HIV can be passed on through infected semen, vaginal fluids, rectal secretions, breast milk or blood. In Scotland, HIV is most commonly passed on through having vaginal or anal sex without a condom, or through sharing infected needles or other drug-injecting equipment.
However, myths persist about how people contract the virus.
HIV cannot be contracted through casual contact – touching, shaking hands, sleeping on bed linens, using towels or sharing cutlery (or even sharing toothbrushes or razors, though neither is recommended for hygienic reasons). Nor can HIV be transmitted through saliva – this includes spitting or kissing – or through faeces, urine, biting, scratching, insects, or by coming into contact with a discarded needle.
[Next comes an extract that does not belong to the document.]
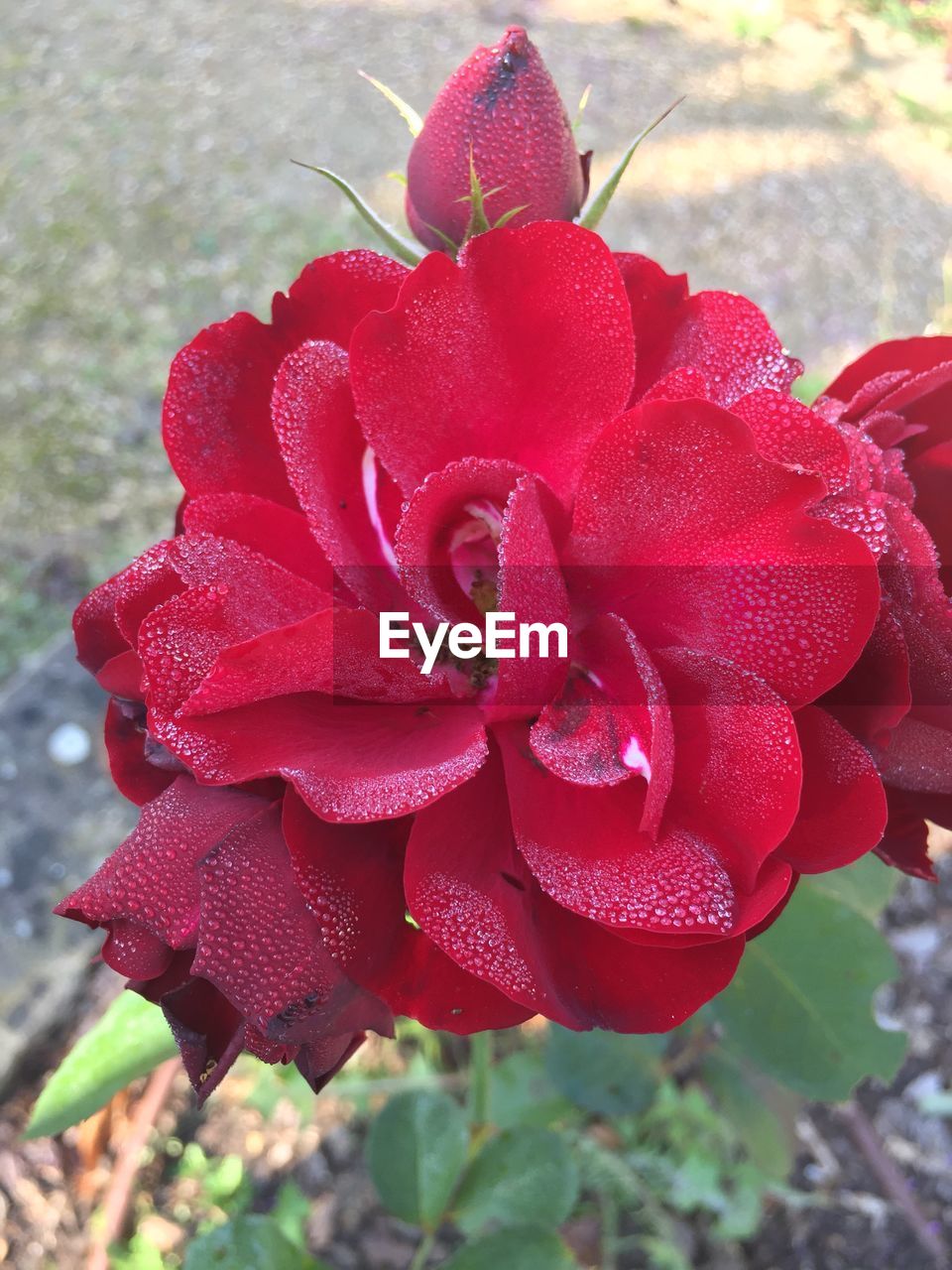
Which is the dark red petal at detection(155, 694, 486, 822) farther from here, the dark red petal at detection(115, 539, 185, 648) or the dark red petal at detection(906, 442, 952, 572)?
the dark red petal at detection(906, 442, 952, 572)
While there have been five cases in the UK of someone being infected with HIV by being pricked with a needle, all five of these cases were in healthcare settings, with no reported cases since 1999. HIV cannot live for more than a few minutes outside of the human body, so getting HIV is difficult unless you have unprotected sex or share drug-injecting equipment, such as needles.
Furthermore, if someone is already being treated for HIV, this makes that person even less likely to pass along the virus. There is now consensus that a person living with HIV, on treatment and with undetectable levels of the virus in their blood for at least six months has virtually zero risk of transmitting HIV to sexual partners. We have added our support to the Undetectable=Untransmittable campaign to reinforce this message.
Transmission of HIV can be prevented by always using a condom when having vaginal or anal sex. And while there is a relatively low risk of transmission during oral sex, use a condom or avoid giving oral sex if you have cuts, sores or ulcers in your mouth. In addition to safe sex, never share needles or any other drug-injecting equipment.